Chalnoth, two things:
- This question:
Chalnoth said:
Ostsol said:
Here's a thought: do you think the GeforceFX's floating point capabilities would be so limited as they are if NVidia decided not to include support for FX12?
At the same time, do you think the FX would have the same peak shader processing power if not for the support of FX12?
is based on the NV30's FX12 decision not being a mistake, but necessary for performance.
And it directly contradicts this assertion:
Chalnoth said:
Well, now that the NV35 architecture apparently shows very little performance drop when changing all FX12 ops to FP16 ops, it is conceivable that those FX12 units were updated to FP16 units.
...
It seems simple: fp16 and fp32 is a good decision, fx12 and fp16 and fp32 was not. To me, it seems illogical to simultaneously propose that "FX12 was necessary and not wasteful" and "the NV35 is able to improve a similar design significantly", and isn't even consistent with what nVidia themselves has recognized.
I'm not sure at all why a persistence in defending FX12 with greater transitor count, higher clock speed, and many shader limitations being necessary to show advantage versuse the R300 made much sense before, and I don't understand at all how you propose it makes any sense now when a viable alternative in the same family is apparently ready to be delivered within similar transistor budget: the NV35. The NV35 just simply seems to remove question of whether the NV30 was a wasteful design, unless there are hidden drawbacks (doesn't seem too likely).
- Another comment:
Chalnoth said:
Well, now that the NV35 architecture apparently shows very little performance drop when changing all FX12 ops to FP16 ops, it is conceivable that those FX12 units were updated to FP16 units.
Why do you still persist in concentrating on the peak performance of the NV3x (NV35 in this case), ignoring the limitations affecting its ability to reach its peak, ignoring the peak performance of the R3xx (which, btw, is 16 ops if you want to ignore limitations), and then concluding that "shader performance will still be higher than an 8 PS per clock architecture"?
How common is vec3/scalar non dependent op occurrence?
How often does it need to access textures?
How important is granularity of optimization opportunity?
What role does parallelism play in accomplishing the workload?
How significant a role do instruction execution performance differences play in performance for a particular shader?
All these questions are very important and directly relevant for comparison, and they are questions you consistently ignore when you state "12 versus 8" in what seems to me to be a useless fashion...you're quoting maximum versus minimum, and surely you must realize that such a comparison is atleast slightly biased?!

Brief descriptive text snippets
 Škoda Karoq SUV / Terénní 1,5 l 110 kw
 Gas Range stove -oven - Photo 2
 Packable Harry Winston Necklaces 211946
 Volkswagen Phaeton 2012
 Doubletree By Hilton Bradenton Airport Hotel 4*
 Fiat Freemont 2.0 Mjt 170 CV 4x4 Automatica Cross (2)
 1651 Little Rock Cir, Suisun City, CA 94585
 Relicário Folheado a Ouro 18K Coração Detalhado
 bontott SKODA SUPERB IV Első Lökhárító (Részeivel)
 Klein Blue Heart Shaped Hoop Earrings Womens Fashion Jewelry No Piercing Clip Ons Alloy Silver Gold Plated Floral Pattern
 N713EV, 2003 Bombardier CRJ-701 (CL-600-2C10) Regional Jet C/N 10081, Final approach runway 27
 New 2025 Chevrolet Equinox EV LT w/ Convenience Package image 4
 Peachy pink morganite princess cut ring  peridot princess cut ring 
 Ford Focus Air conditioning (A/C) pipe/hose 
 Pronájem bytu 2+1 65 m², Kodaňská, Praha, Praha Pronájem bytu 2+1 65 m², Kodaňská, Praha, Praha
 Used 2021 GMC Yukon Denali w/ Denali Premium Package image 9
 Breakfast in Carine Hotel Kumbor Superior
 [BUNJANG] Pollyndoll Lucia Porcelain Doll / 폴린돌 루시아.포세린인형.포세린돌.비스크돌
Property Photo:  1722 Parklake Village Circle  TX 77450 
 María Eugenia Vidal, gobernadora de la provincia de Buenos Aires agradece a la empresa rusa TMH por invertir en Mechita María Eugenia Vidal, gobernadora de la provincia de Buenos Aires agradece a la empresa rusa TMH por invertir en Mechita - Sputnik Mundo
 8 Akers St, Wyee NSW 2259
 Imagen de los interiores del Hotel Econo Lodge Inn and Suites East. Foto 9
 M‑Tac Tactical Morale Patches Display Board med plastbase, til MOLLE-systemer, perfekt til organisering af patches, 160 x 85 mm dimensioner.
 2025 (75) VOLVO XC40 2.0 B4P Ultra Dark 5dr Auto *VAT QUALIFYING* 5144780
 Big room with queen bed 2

WORK TO COMPLETE:
Extend the forum post arguing over FX12 support in the NV30 and NV35 past its last sentence. The records are not needed for anything here.

RESPONSE BELOW:
This is before we get into discussing things like:
- The NV30 introduces an additional dependency on using FX12 to reach the peak...why is FX12 good at all? Surely you can atleast recognizethat the NV35's ability to do better within similar transistor budget is a much better design, so why defend FX12 on a similar design and transistor count?
- The impact on performance of exceeding register usage restrictions...perhaps likely to have some atleast minor impact on long shaders?
...
For some other (not self-contradicting) statements:
DemoCoder,
Why do we need integer datatypes for looping with integer processing being a subset of floating point processing? I'm assuming the answer is efficiency of hardware utilization for indexing such registers. If I have that correct, why are we looking at integer processing as the only way to efficiently address this looping? How about the idea of being able to use a separate scalar operation instead of requiring a full 4 component unit to be tied up for the same loop incrementing operation? Isn't that even more efficient than a separate 4 component integer unit that can only do the same op for all components? This example is regarding existing designs, R3xx versus NV30-NV34.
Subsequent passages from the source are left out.